A comparative study of the interaction between microhole sidewall and the plasma generated by nanosecond and femtosecond laser ablation of deep microholes

High-aspect-ratio microholes have many industrial applications, but are difficult to produce. Femtosecond (fs) and nanosecond (ns) laser ablation may produce potential manufacturing solutions. However, the laser-induced plasma–microhole sidewall interaction has not been well understood for laser ablation of deep microholes, which may significantly affect the hole size and/or quality. This interaction has been investigated in this paper. Due to the huge challenges involved in direct experimental observations, a physics-based model is applied as the research tool, which has been verified by measurements from literatures on laser ablation of flat targets (without deep microholes) that are relatively easy to perform. The study shows that under the same laser pulse fluence, the fs laser-induced plasma generates larger transient peak heat flux to the sidewall than the ns laser pulse.
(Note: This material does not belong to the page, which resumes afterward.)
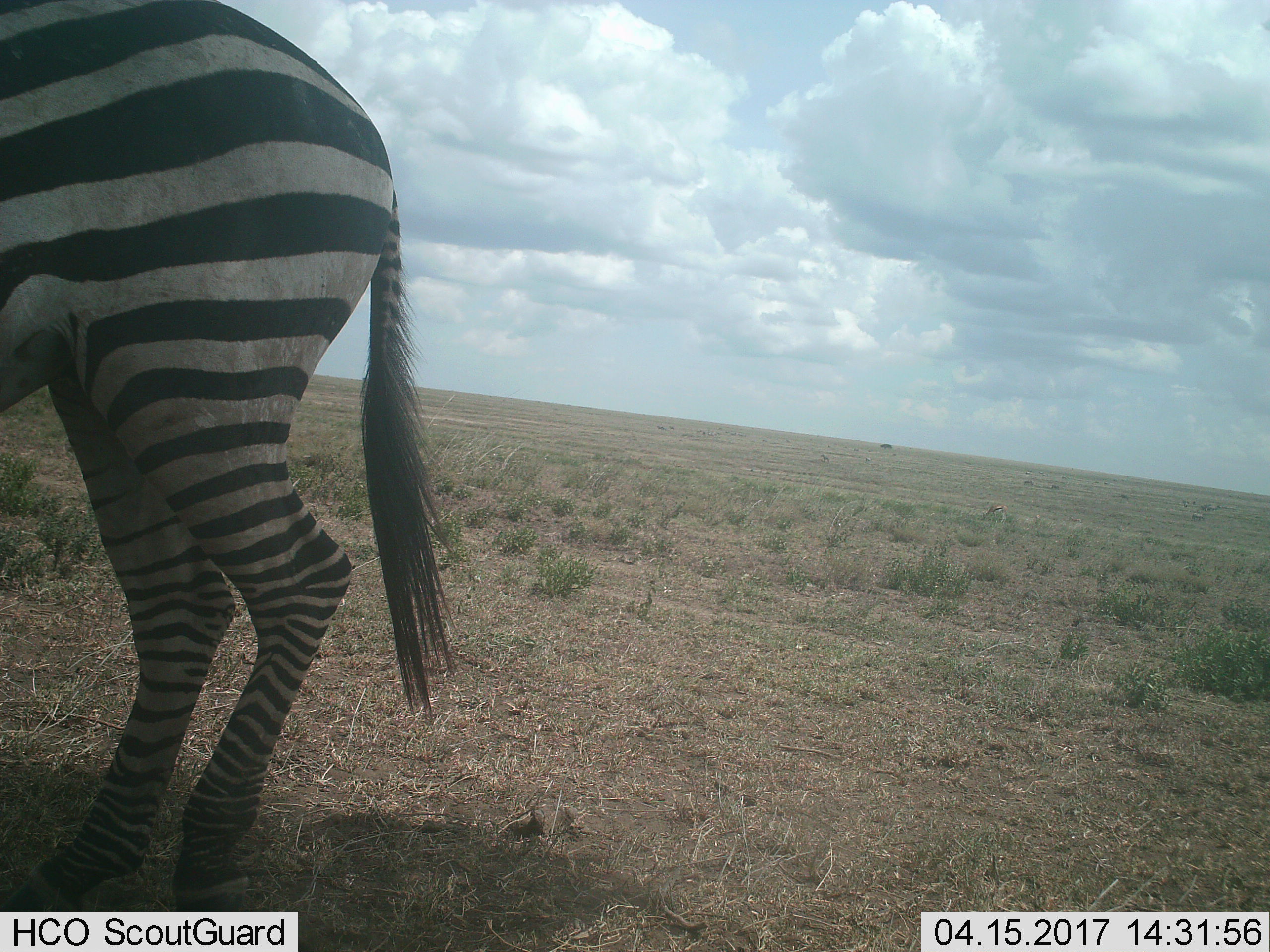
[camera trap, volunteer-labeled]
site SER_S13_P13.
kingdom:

However, the high-heat-flux region moves up very rapidly in the hole, and hence the sidewall temperature is not significantly raised and sidewall melting does not occur under the studied conditions. On the other hand, for the ns laser pulse, the induced plasma maintains a relatively high heat flux to the sidewall near the hole bottom for a much longer time, which yields obvious sidewall melting and surface vaporization. The results are consistent with the previously observed sidewall surface morphology for microholes drilled by fs and ns laser pulses in air with the same pulse energy.